Title: A comparison of text classification methods using different stemming techniques
Authors: Mariem Bounabi; Karim El Moutaouakil; Khalid Satori
Addresses: Computer Sciences, Imaging and Numerical Analysis Laboratory (LIIAN), USMBA University Fes, Fez City, Morocco ' Hoceima National School of Applied Sciences (ENSAH), Mohammed First University, Al-Hoceima, Morocco ' Computer sciences, Imaging and Numerical Analysis Laboratory (LIIAN), USMBA University Fes, Fez City, Morocco
Abstract: In the retrieval of information, two factors have an important impact on the performance of systems: the extract features and the matching process. In this work, we compare three well-known stemming techniques: Lovins stemmer, iterated Lovins and snowball stemmer. Concerning the classification phase, we compare, experimentally, six methods: BNET, NBMU, CNB, RF, SLogicF, and SVM. Basing on this comparison, we propose a new retrieval system by calling the voting method, as a matching tool, to improve the performance of the classical systems. In this paper, we use the TF-IDF algorithm to extract features.
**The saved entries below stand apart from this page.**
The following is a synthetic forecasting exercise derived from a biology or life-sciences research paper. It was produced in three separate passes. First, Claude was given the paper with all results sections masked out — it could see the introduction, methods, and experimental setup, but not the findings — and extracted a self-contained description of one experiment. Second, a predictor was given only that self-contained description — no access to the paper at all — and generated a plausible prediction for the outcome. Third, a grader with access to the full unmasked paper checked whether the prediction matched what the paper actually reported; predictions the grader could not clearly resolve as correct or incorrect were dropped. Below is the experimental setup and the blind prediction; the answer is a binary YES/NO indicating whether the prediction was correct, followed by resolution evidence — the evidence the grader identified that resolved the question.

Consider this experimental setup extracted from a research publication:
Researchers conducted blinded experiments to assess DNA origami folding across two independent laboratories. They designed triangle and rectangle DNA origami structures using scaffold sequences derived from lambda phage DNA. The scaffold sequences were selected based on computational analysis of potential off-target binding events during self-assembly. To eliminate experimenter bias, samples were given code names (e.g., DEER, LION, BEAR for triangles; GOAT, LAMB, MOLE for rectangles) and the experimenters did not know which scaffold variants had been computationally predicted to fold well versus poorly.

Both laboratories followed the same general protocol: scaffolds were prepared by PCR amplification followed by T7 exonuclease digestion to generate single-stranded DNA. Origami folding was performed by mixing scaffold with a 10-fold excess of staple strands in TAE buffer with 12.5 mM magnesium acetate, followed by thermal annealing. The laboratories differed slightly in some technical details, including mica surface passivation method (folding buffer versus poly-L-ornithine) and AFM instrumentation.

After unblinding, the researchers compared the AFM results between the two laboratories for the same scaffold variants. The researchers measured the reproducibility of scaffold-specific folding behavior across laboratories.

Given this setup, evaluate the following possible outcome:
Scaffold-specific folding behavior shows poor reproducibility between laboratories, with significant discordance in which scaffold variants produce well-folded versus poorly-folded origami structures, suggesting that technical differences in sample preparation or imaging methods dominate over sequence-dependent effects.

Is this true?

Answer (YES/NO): NO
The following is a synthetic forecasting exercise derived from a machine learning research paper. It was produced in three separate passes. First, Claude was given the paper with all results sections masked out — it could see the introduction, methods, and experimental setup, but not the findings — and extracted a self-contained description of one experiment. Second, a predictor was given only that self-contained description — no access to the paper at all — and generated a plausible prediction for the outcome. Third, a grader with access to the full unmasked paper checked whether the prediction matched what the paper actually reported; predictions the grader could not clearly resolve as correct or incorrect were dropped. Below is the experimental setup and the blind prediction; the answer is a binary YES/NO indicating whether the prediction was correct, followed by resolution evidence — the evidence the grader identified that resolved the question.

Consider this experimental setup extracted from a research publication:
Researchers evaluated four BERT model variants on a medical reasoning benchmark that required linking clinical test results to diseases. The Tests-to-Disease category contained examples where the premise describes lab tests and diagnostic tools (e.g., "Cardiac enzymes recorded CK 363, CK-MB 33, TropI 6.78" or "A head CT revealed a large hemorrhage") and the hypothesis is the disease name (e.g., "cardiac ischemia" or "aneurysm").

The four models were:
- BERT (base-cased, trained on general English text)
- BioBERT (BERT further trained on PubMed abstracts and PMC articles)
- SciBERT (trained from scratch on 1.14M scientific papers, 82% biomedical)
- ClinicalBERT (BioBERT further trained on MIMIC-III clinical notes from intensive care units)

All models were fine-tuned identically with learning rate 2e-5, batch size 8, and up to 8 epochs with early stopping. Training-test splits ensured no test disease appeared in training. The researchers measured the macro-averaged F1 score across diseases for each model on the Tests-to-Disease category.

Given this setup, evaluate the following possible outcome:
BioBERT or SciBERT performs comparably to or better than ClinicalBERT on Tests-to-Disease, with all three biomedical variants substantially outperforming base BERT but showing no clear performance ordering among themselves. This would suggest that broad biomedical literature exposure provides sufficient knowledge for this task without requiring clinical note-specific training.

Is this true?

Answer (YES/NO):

The envisaged systems are tested on two databases: BBCNEWS and BBCSPORT. The systems based on Lovins stemmers and on the voting technique give the best results. In fact, for the first databases, the best accuracy observed is for the system Lovins + Vote with a recognition rate of 97%. Concerning the second database, the system snowball +Vote gives us 99% as recognition rate.
Keywords: NBMU; SVM; RF; NB; SLogiF; CNB; voting technique; classification; stemmer; term-weighting.
DOI: 10.1504/IJCAT.2019.101171
International Journal of Computer Applications in Technology, 2019 Vol.60 No.4, pp.298 - 306
Received: 31 May 2017
Accepted: 20 Feb 2018
Published online: 26 Jul 2019 *